Für die Freunde des Age of Sail: Mit 15 segelt John F. mit der Investigation zum Kap der guten Hoffnung. Dann weiter zur Terra Australis. Er entdeckt als Navigator, dass er Entdecker werden will. Im Krieg gegen Napoleons Frankreich traumatisiert ihn die Schlacht vor Kopenhagen so sehr, dass er einen dänischen Matrosen mit bloßen Händen erwürgt, um an Nelsons Flanke auf der Bellerophon die Schlacht von Trafalgar hautnah zu erleiden. (Auch den Nelson Kult kennt der Autor Nadolny! „Er schien ein Mann voller Liebe zu sein – Liebe zum Ruhm und zu seiner eigenen Sorte. Und so gab es bald niemanden mehr, der nicht von Nelsons Sorte sein wollte“ (S.133) „Nie würde er zu diesem Bund von Männern gehören, die bereit waren, einander alles zu glauben, sogar den Mut, bis zu Sieg. Nur nicht aufs Deck kotzen, dachte er...“(S.136). Band of brothers! Später sehen andere in Franklin auch einen Nelson (s.S.240)).
Jedoch wird er schwer verwundet, als die Briten New Orleans einnehmen. Hierbei überlebt er einen Kopfschuss, der in die Stirn eindringt, aber am Schädelknochen vorbei herum ums Ohr und hinten wieder austritt. Eine solche Verwundung hat die literarische und auch fiktive Welt wohl kaum bisher vorgestellt.
Wer eine genauere Inhaltsangabe benötigt, um sich entscheiden zu wollen, diesen genialen Roman zu kaufen, um ihn zu lesen, der kann sich seine Entscheidungsschüchternheit nehmen lassen von https://de.wikipedia.org/wiki/Die_Entdeckung_der_Langsamkeit. Dort steht vieles, was hier nicht auftauchen braucht und soll.
Am Ende des zweiten Teils gibt es eine Hommage an C.S. Forester, in der Mr. Gérad eine Fast-Affäre mit Lady Barbara Wellesley auf Hornblowers Lydia nachgesagt wird. Fiktion in der Fiktion.

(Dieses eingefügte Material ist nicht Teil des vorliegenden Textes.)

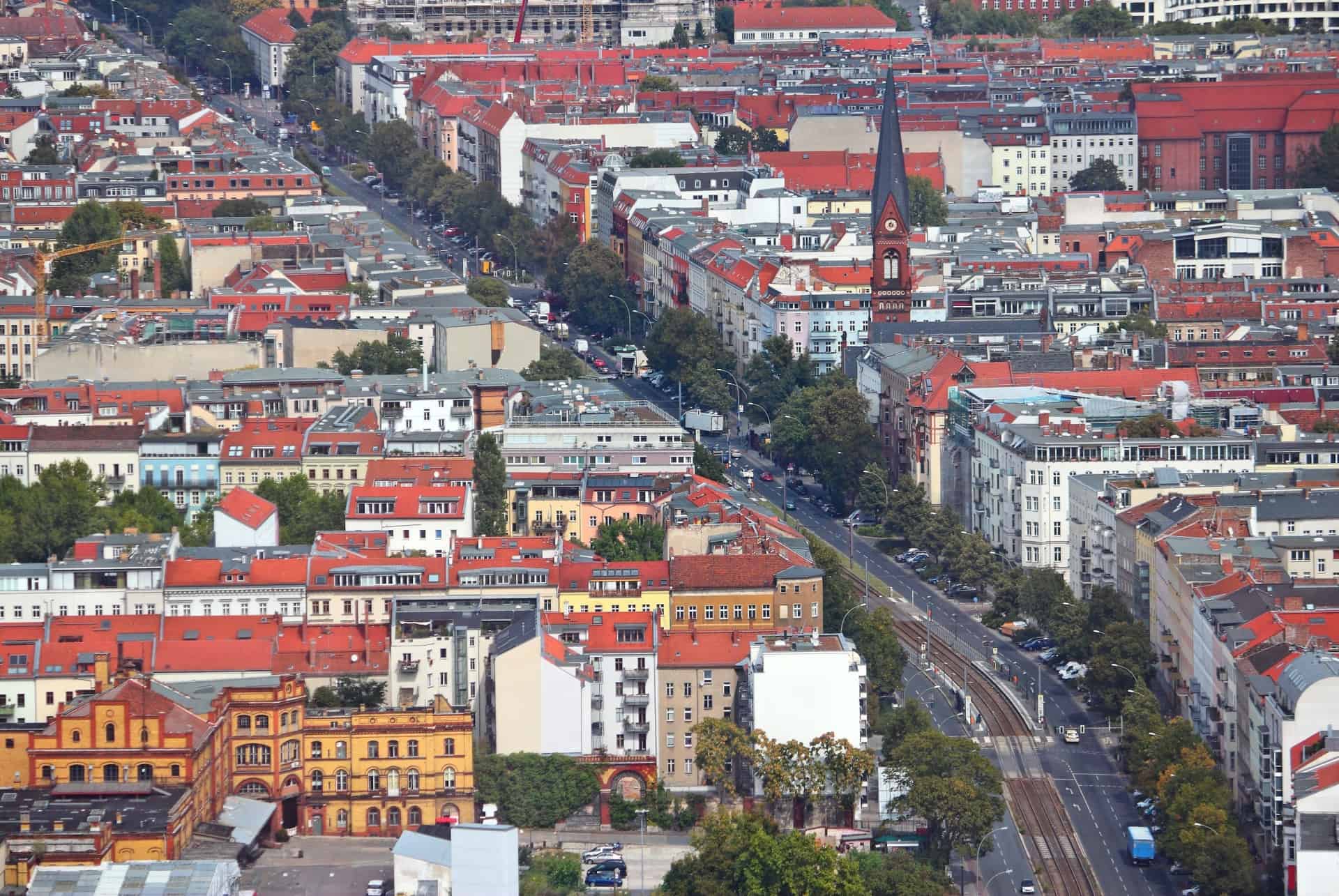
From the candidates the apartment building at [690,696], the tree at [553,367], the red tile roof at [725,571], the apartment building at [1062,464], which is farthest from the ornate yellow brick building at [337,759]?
the tree at [553,367]

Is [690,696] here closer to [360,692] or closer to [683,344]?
[360,692]

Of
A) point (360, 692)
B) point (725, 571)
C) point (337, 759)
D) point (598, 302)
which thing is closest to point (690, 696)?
point (725, 571)

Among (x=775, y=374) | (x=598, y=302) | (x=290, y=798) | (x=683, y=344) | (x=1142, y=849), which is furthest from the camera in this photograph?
(x=598, y=302)

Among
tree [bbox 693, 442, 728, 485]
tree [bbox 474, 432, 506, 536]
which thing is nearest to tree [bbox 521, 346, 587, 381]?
tree [bbox 693, 442, 728, 485]

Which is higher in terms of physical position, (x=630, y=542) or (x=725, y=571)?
(x=725, y=571)

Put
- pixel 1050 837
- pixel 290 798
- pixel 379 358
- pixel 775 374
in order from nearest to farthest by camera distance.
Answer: pixel 1050 837 → pixel 290 798 → pixel 379 358 → pixel 775 374

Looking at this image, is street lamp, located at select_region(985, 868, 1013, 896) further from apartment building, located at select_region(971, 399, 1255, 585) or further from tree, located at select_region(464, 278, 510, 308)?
tree, located at select_region(464, 278, 510, 308)
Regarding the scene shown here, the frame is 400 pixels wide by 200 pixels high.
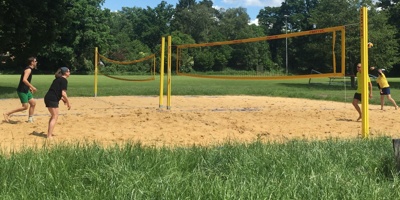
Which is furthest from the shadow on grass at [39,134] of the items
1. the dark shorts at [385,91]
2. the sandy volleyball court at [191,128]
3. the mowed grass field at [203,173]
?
the dark shorts at [385,91]

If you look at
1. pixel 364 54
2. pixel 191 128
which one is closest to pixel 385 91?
pixel 364 54

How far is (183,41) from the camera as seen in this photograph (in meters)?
90.5

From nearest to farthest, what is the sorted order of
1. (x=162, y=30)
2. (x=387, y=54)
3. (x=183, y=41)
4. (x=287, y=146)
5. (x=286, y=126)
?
(x=287, y=146), (x=286, y=126), (x=387, y=54), (x=183, y=41), (x=162, y=30)

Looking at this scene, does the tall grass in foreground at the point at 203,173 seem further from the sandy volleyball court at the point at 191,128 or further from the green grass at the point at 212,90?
the green grass at the point at 212,90

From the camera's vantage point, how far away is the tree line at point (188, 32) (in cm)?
2264

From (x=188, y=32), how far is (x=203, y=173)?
99475 mm

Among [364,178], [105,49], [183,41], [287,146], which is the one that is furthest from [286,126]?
[183,41]

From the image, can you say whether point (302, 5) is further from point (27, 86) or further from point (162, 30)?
point (27, 86)

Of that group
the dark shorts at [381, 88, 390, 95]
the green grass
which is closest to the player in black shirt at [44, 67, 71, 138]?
the dark shorts at [381, 88, 390, 95]

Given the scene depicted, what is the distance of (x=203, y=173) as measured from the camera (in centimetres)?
440

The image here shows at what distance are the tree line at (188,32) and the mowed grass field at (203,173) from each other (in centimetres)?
660

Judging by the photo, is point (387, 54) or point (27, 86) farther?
point (387, 54)

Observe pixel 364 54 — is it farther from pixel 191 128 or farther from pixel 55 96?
pixel 55 96

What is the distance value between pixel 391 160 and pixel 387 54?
3189 cm
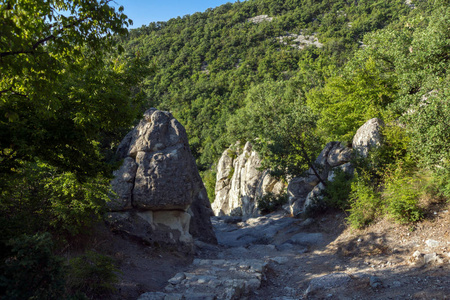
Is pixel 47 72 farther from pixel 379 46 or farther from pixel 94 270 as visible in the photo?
pixel 379 46

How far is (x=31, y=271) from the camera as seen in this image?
12.6 ft

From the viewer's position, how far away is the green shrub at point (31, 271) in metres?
3.69

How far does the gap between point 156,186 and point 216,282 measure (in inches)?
185

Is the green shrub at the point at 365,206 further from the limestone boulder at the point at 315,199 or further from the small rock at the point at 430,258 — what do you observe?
the small rock at the point at 430,258

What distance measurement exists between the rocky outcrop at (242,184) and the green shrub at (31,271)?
1929 cm

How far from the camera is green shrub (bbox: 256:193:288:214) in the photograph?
2466 cm

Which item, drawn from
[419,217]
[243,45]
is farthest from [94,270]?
[243,45]

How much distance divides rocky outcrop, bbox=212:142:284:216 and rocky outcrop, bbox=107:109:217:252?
11663 mm

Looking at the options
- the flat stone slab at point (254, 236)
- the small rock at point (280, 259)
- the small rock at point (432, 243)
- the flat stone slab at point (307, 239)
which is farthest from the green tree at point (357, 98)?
the small rock at point (432, 243)

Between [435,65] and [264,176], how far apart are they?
18.0 meters

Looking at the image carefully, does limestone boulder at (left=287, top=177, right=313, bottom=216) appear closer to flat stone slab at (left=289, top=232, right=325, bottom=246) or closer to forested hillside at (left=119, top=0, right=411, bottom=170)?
flat stone slab at (left=289, top=232, right=325, bottom=246)

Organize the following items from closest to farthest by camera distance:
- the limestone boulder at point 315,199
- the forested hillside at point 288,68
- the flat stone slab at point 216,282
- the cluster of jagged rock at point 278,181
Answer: the flat stone slab at point 216,282 < the cluster of jagged rock at point 278,181 < the limestone boulder at point 315,199 < the forested hillside at point 288,68

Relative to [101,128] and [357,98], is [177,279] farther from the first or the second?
[357,98]

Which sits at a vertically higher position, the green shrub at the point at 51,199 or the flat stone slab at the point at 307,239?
the green shrub at the point at 51,199
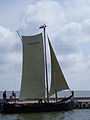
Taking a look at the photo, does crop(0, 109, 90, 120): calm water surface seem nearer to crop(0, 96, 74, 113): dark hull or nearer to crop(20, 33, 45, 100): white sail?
crop(0, 96, 74, 113): dark hull

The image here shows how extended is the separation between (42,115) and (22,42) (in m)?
9.08

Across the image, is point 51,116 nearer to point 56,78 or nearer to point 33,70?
point 56,78

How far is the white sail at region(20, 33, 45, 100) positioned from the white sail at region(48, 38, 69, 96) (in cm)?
129

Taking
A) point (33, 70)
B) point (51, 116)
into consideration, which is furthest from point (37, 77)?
point (51, 116)

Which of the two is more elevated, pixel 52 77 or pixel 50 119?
pixel 52 77

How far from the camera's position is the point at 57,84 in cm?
4869

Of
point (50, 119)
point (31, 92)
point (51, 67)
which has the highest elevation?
point (51, 67)

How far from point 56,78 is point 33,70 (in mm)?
2942

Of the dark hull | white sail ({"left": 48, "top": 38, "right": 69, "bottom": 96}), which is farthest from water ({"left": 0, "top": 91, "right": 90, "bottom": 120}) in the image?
white sail ({"left": 48, "top": 38, "right": 69, "bottom": 96})

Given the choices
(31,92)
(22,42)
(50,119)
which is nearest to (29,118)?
(50,119)

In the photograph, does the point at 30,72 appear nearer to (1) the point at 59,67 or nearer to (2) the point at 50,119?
(1) the point at 59,67

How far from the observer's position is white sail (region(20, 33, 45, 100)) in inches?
1897

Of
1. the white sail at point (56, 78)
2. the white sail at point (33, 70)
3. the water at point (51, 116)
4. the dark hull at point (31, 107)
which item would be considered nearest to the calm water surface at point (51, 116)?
the water at point (51, 116)

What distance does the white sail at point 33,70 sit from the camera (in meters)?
48.2
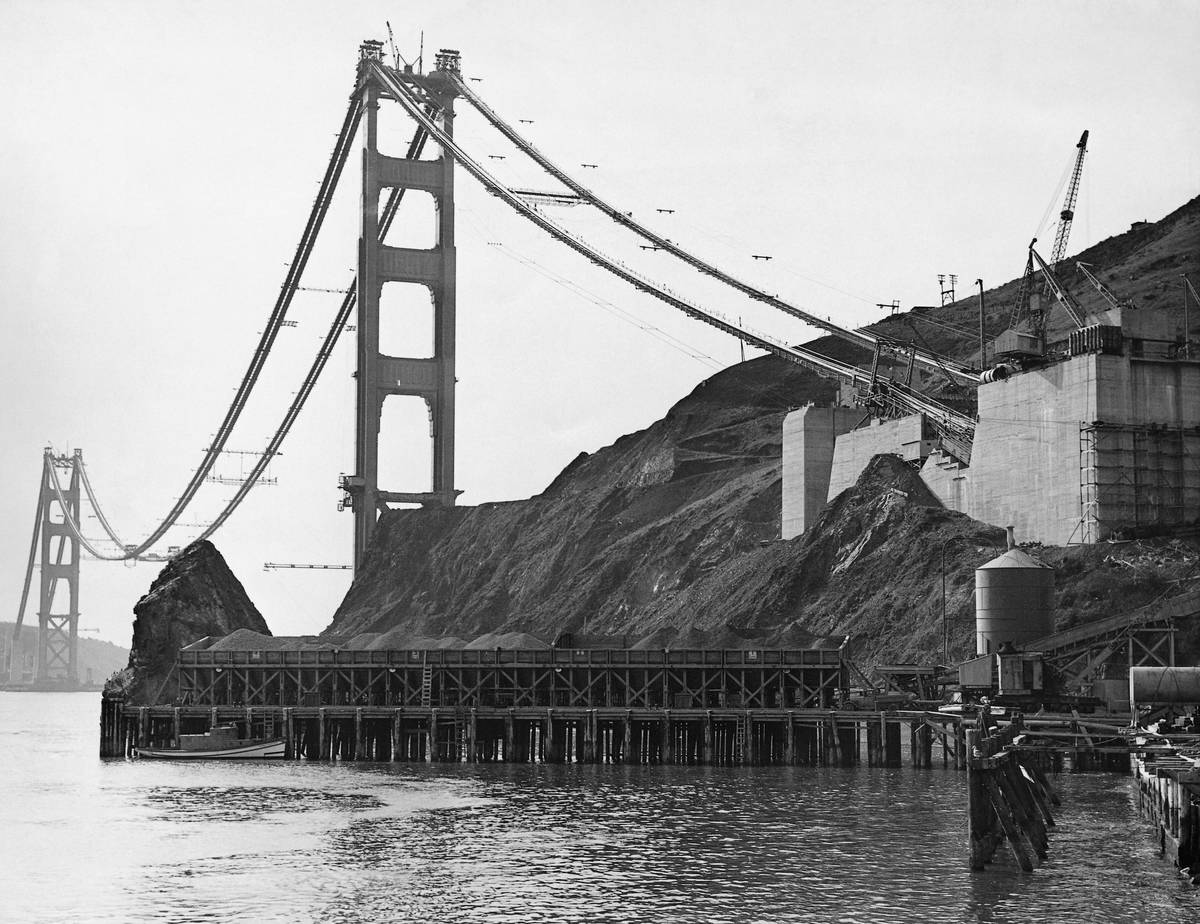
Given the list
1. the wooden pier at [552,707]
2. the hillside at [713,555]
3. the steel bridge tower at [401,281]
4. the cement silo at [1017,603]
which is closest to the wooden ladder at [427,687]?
the wooden pier at [552,707]

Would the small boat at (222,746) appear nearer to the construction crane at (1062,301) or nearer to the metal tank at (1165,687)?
the metal tank at (1165,687)

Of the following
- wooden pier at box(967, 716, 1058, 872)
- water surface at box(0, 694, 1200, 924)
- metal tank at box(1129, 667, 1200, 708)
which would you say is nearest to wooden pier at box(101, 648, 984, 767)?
water surface at box(0, 694, 1200, 924)

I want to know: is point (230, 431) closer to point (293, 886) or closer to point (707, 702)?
point (707, 702)

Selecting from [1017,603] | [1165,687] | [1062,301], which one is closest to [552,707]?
[1017,603]

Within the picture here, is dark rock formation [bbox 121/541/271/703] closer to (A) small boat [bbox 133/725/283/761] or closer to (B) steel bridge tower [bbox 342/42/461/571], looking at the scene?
(A) small boat [bbox 133/725/283/761]

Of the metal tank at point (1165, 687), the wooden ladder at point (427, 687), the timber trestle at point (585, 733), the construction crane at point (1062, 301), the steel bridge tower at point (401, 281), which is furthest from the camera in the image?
the steel bridge tower at point (401, 281)

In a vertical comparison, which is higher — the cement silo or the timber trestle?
the cement silo

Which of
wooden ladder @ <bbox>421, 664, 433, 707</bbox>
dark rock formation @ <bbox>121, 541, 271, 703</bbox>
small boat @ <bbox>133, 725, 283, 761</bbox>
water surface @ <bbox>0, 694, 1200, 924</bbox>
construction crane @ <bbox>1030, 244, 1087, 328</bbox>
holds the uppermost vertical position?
construction crane @ <bbox>1030, 244, 1087, 328</bbox>

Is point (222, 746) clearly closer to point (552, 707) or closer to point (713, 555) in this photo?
point (552, 707)

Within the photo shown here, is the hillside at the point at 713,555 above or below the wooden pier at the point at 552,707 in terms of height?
above
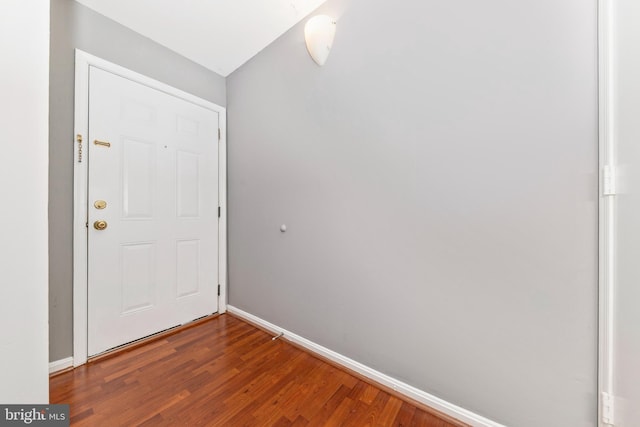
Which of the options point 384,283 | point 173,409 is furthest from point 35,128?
point 384,283

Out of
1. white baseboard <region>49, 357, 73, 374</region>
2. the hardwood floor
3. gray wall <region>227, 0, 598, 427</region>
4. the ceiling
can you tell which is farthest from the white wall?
gray wall <region>227, 0, 598, 427</region>

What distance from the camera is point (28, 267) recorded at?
1.04m

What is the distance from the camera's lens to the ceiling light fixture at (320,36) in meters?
1.59

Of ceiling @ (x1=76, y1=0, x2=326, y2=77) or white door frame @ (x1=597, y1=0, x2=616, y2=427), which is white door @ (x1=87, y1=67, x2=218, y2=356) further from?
white door frame @ (x1=597, y1=0, x2=616, y2=427)

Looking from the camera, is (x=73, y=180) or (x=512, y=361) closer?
(x=512, y=361)

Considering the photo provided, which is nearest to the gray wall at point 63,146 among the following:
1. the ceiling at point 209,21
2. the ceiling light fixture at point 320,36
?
the ceiling at point 209,21

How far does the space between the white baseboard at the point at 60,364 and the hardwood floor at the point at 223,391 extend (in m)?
0.06

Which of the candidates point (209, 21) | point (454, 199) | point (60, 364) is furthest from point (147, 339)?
point (209, 21)

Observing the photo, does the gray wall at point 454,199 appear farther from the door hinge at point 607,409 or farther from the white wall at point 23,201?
the white wall at point 23,201

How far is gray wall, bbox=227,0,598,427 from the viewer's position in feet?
3.11

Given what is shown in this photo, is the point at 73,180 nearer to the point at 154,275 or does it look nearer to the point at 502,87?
the point at 154,275

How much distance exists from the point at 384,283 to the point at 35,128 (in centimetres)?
190

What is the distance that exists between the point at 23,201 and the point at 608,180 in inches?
93.5

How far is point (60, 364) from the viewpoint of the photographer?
148cm
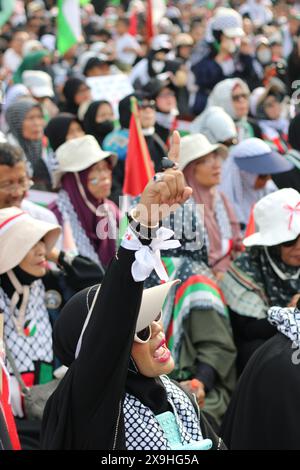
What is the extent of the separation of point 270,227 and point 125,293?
7.06 feet

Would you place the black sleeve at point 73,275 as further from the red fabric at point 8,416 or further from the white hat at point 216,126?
the white hat at point 216,126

Mr. Nadolny hat gut recherchiert. HähmHähmm!
Ein großes Faszinosum dieses Erfolgsromans ist die zunächst nicht offensichtliche Behinderung, aber titelprägende Lebenssituation des Protagonisten John Franklin. Er ist langsam, langsamer, am langsamsten. In der Kindheit behindert ihn das, in der Jugend macht es ihn lächerlich, als junger Erwachsener ist es für Gleichaltrige schwer auszuhalten, als Erwachsener verschafft er sich damit Respekt und als alter Konteradmiral ist er mit seiner Behinderung eine Legende.
Um dies textlich zu belegen, sind folgende Zitate aus dem Roman aufschlussreich: „Er würde die Schnelligkeit erforschen und lernen“ (S.25). „Plötzlich kam ihm ein Verdacht: Vielleicht ging sein Auge eine ganze Runde nach?“ (S.47) „Ein Schiff, vom Meer begrenzt, war lernbar“ (S.57). „Was seine Augen und Ohren nicht konnten, das tat sein Kopf in der Nacht. Geistiger Drill glich die Langsamkeit aus“ (S.58). „John betete sämtliche Segel von der Fock bis zum Kreuzroyal an die hundert Mal vor und zurück. Er sagte vom Vorroyalstag bis zu den Kreuzroyal–Parduhnen das stehende und von der Besanbaumschot bis zur Fockroyalbraß das laufende Gut auf. Er machte Klarschiff mit allen Stengen, allen Decks, Quartieren, Dienstgraden – nur er selbst war unentwirrbar unklar gekommen. Die Zuversicht war dahin“ (S.66). „An Land wollte sich John alle Frauen anschauen und versuchen, ihre Kleider auswendig zu lernen“ (S.77).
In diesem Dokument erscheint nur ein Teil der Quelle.